A query log file is a standard CSV file which contains the following information.

<Tip>
  A standard CSV should be comma separated, and each row represented as a single line in the file.
</Tip>

* **query\_text:** This field contains the literal query that has been executed in the database. It is quite possible
  that your query has commas `,` inside. Then, wrap each query in quotes to not have any clashes
  with the comma as a separator.
* **database\_name (optional):** Enter the database name on which the query was executed.
* **schema\_name (optional):** Enter the schema name to which the query is associated.

Checkout a sample query log file [here](https://github.com/open-metadata/OpenMetadata/blob/main/ingestion/examples/sample_data/glue/query_log.csv).

```csv theme={null}
query_text,database_name,schema_name
"select * from sales",default,information_schema
"select * from marketing",default,information_schema
"insert into marketing select * from sales",default,information_schema
```

## Lineage Workflow

In order to run a Lineage Workflow we need to make sure that Metadata Ingestion Workflow for corresponding service has already been executed. We will follow the steps to create a JSON configuration able to collect the query log file and execute the lineage workflow.

### 1. Create a configuration file using template YAML

Create a new file called `query_log_lineage.yaml` in the current directory. Note that the current directory should be the openmetadata directory.
Copy and paste the configuration template below into the `query_log_lineage.yaml` the file you created.

```yaml theme={null}
source:
  type: query-log-lineage
  serviceName: <name>
  sourceConfig:
    config:
      type: DatabaseLineage
      queryLogFilePath: <path to query log file>
sink:
  type: metadata-rest
  config: {}
workflowConfig:
  loggerLevel: INFO
  openMetadataServerConfig:
    hostPort: <OpenMetadata host and port>
    authProvider: <OpenMetadata auth provider>
    securityConfig:
      jwtToken: "{bot_jwt_token}"
```

The `serviceName` should be a service already ingested in OpenMetadata.

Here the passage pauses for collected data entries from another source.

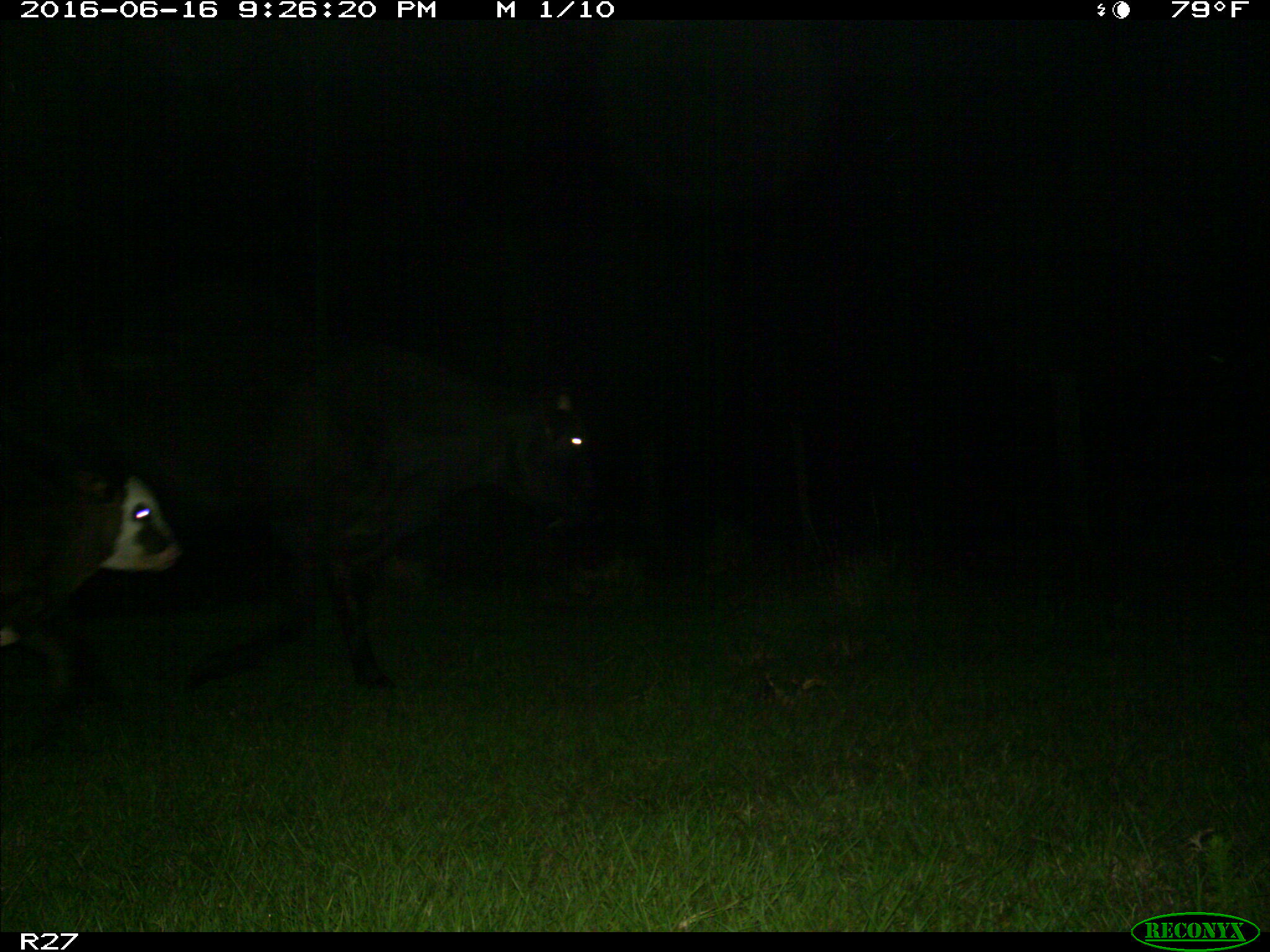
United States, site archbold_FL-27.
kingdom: Animalia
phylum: Chordata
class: Mammalia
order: Artiodactyla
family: Bovidae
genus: Bos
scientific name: Bos taurus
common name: domestic cow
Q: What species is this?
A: Bos taurus (domestic cow).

* **queryLogFilePath**: Enter the file path of query log csv file.

### 2. Run with the CLI

First, we will need to save the YAML file. Afterward, and with all requirements installed, we can run:

```yaml theme={null}
metadata ingest -c <path-to-yaml>
```

Note that from connector-to-connector, this recipe will always be the same. By updating the YAML configuration, you will be able to extract metadata from different sources.